Contact emails
dom...@chromium.org, hiro...@chromium.org
Explainer
https://github.com/domenic/async-local-storage/blob/master/README.md
Design doc/Spec
Spec: https://domenic.github.io/async-local-storage/
TAG review request: https://github.com/w3ctag/design-reviews/issues/278
Summary
Async local storage provides a simple, asynchronous key/value store with a modern API. Additionally, it allows easy creation of isolated storage areas beyond the default one.
Async local storage is a new layered API. It is layered on top of IndexedDB, storing its data in a specific database, so the developer can fall back to using IndexedDB directly when they need more advanced functionality.
Motivation
As explained in Mozilla's 2012 article, "There is no simple solution for local storage", the web today has no good key/value store. Local storage itself is synchronous, leading to performance issues and cross-window synchronization problems. Developers often use it anyway, leading to subpar web experiences.
Other developers use libraries like localForage or idb-keyval to get around this problem. We've taken inspiration from their work to build async local storage, which gives the platform these capabilities directly, even for developers who aren't able to hunt around npm for the best and latest storage capabilities. This is part of our layered APIs program, and our general attempts at fulfilling the second half of the extensible web manifesto where we standardize in high-level APIs by paving cowpaths.
Risks
Interoperability and Compatibility
This feature is early stage and implementing it is intended to give us insight into these risks as developers experiment with it.

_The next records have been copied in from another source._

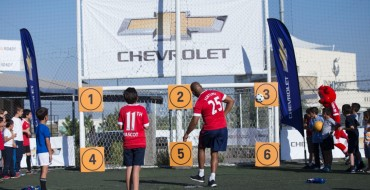 10-Year-Old Mexican Boy Oscar Chosen to Complete 2016 Chevrolet Starting XI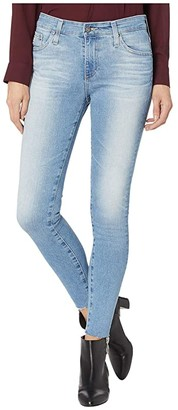 AG Jeans Farrah Skinny Ankle in 22 Years Redemptive (22 Years Redemptive) Women's Jeans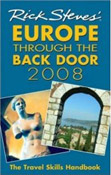 Aot 100 Rick Steves Podcasts Europe Through The Back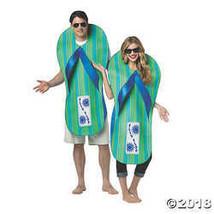 Rasta Imposta UHC Pair of Flip Flops Outfit Funny Theme Fancy Dress Halloween Co - $78.73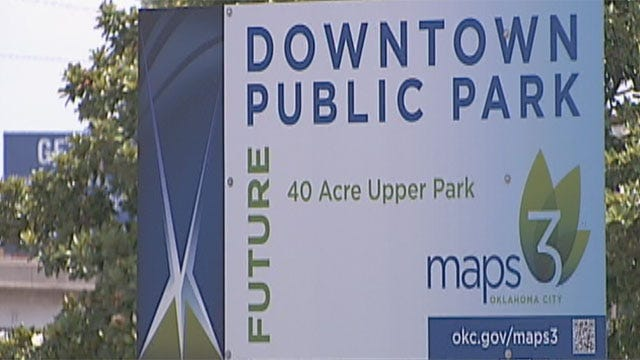 Public Invited To Review MAPS 3 Park Draft Master Plan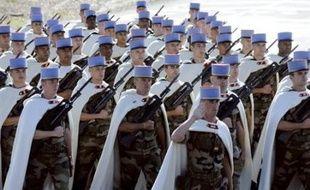 Fait inédit pour la fête nationale, plusieurs dizaines de chefs d'Etat ou de gouvernement sont attendus lundi place de la Concorde, pour assister au défilé militaire du 14 juillet qui met les Nations unies à l'honneur.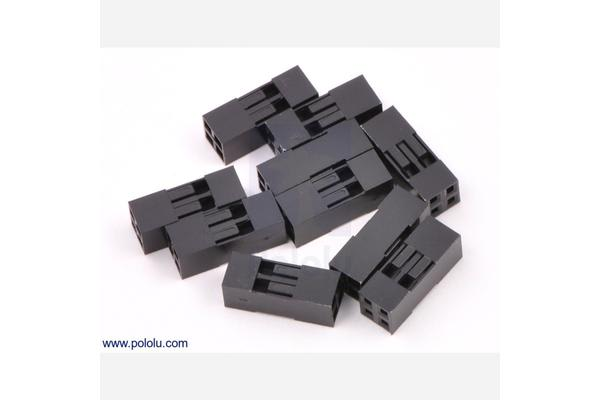 """0.1"""" (2.54mm) Crimp Connector Housing: 2x2-Pin 10-Pack"""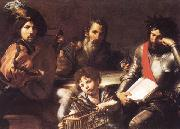 VALENTIN DE BOULOGNE The Four Ages of Man oil painting picture wholesale
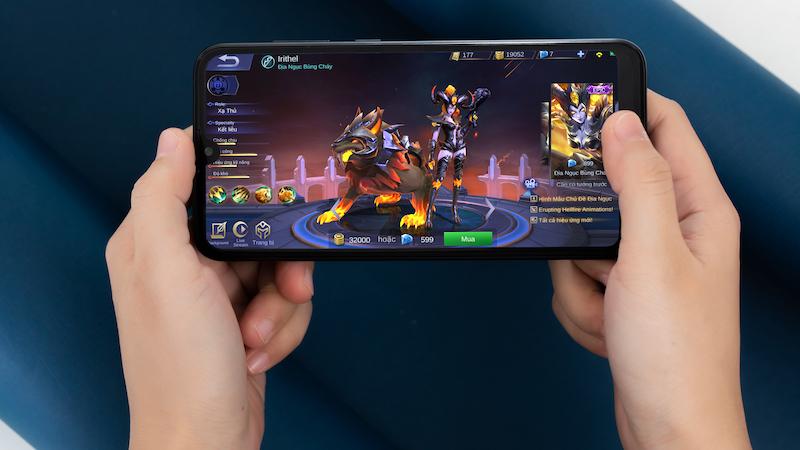 Chơi game trên Huawei Y7 Pro 2019 chính hãng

One particular interoperability issue that will need to be solved before shipping is that, due to our layered APIs implementation strategy, currently author code that monkey-patches IndexedDB will affect the async local storage implementation. We are actively investigating ways of avoiding this; see drufball/layered-apis#6 for more details. (Note that the specification is written to avoid this interference; our implementation is the one at fault here, temporarily.)

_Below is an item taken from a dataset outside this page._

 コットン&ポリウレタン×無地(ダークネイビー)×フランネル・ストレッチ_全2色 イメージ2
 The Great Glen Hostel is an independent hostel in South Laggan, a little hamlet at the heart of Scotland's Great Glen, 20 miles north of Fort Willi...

Edge: No public signals. A web developer now working for Edge was pushing for async local storage in 2016 :).
Firefox/Safari: No public signals.
Web developers: Very positive; see links at https://github.com/w3c/IndexedDB/issues/91.
Ergonomics
This feature will sometimes be used in tandem with IndexedDB, for cases where more advanced functionality beyond a simple key/value store is needed. (See example.)

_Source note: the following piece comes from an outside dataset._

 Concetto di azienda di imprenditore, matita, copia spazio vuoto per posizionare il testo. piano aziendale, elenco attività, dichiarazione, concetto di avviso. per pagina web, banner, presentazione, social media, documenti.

This feature will hopefully often be used to replace local storage usage.
Activation
Due to building on the layered APIs infrastructure, it will be relatively easy to polyfill. It uses no magic capabilities inaccessible to web devs today. And in the future when other browser support the layered API infrastructure, fallback to a polyfill will be easy using the built-in layered API fallback support. In the meantime, developers can use the layered API feature detection pattern and load their polyfills that way.
Debuggability
Because async local storage is layered on top of IndexedDB, it is easy to inspect the created databases in DevTools. Per spec, the created databases include the prefix "async-local-storage:", making them easy to identify as well.
Will this feature be supported on all six Blink platforms (Windows, Mac, Linux, Chrome OS, Android, and Android WebView)?
Yes.
Link to entry on the feature dashboard
https://www.chromestatus.com/feature/6428344899862528
Requesting approval to ship?
No.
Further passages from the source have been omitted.